Study text =
━━━━━━━━

= Roger Altounyan =

Syrian-British physician and pharmacologist

Roger Edward Collingwood Altounyan (1922–1987) was a Syrian-born Anglo-Armenian physician and pharmacologist who pioneered the use of sodium cromoglycate as a remedy for asthma. His family relocated to the United Kingdom where he studied medicine and started his pioneering research.

==Career==

===Pharmacological research===
Starting with khella, a traditional remedy for asthma, Altounyan discovered in 1965 that khella's active ingredient was khellin. He eventually produced a safer chemical based on khellin, sodium cromoglycate. This was later marketed as Intal by Fisons Pharmaceuticals, which was taken over by Rhone-Poulenc Rorer, who in turn were acquired by Aventis and later Sanofi. Prior to the RPR takeover, the R&D element of Fisons was sold to Astra, making it now part of AstraZeneca. Sodium cromoglycate was the first clinically utilised mast cell stabiliser. The mast cell plays a key role in allergic and asthmatic inflammation. Mast cells contain powerful inflammatory mediators which when released lead to inflammation and bronchoconstriction of the airway. Sodium cromoglycate stabilises the mast cell thereby preventing the release of the mediators.

The Ambicromil (Probicromil) patent also has his name on it and is from Loughborough, Leicestershire. This is a Benzodipyran structure.

━━━━━━━━

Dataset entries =
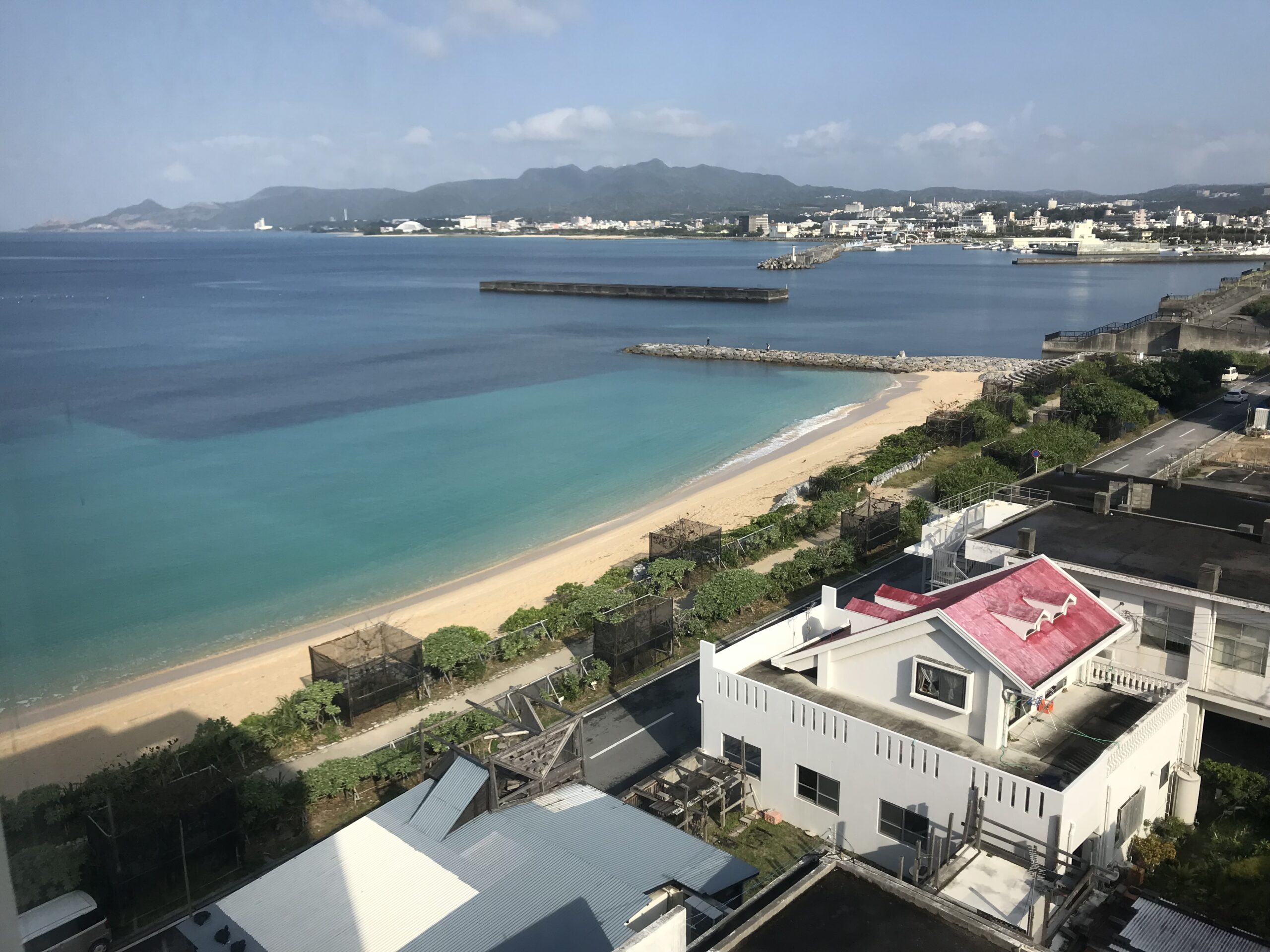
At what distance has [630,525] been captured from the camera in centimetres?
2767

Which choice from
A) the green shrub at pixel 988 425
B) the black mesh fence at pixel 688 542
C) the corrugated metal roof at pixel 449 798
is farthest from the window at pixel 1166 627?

━━━━━━━━

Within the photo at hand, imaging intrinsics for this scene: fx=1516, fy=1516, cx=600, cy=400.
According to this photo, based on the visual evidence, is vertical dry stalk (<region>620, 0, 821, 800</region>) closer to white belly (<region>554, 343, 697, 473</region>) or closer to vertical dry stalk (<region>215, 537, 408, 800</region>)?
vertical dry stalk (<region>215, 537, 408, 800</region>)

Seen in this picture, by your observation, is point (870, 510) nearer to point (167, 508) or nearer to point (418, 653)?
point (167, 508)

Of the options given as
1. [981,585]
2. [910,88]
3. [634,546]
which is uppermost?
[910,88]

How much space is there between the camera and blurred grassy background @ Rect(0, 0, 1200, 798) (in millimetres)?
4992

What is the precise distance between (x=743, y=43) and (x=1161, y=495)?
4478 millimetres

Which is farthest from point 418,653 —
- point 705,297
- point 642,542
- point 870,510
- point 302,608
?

━━━━━━━━

Tasks to perform =
[A] Name every company mentioned in the Roger Altounyan article.
[B] Write the next part of the Roger Altounyan article, starting after its last sentence.

Results in order =
[A] Fisons Pharmaceuticals, Rhone-Poulenc Rorer, Aventis, Sanofi, Astra, AstraZeneca

[B]
===War service===
Altounyan joined the Royal Air Force in 1941 and became a flying instructor. He was regarded as an "exceptional" instructor of bomber pilots and in 1943 he was appointed to the staff of a school for flying instructors. He was awarded the Air Force Cross for developing new techniques in night flying. His flying experience is said to be the inspiration for the "spinhaler", a propeller-driven device to deliver sodium cromoglycate deep into the lungs.

==Swallows and Amazons==
During his childhood, the Altounyans visited their British grandparents (Altounyan's grandfather was W. G. Collingwood) in the Lake District where they met the writer Arthur Ransome. Ransome named some of the primary characters in his famous book, Swallows and Amazons, after Altounyan and three of his four sisters; Roger became Roger Walker the ship's boy. Ransome later stayed with the family in Aleppo, bringing them a small dinghy to sail, and writing most of Peter Duck there.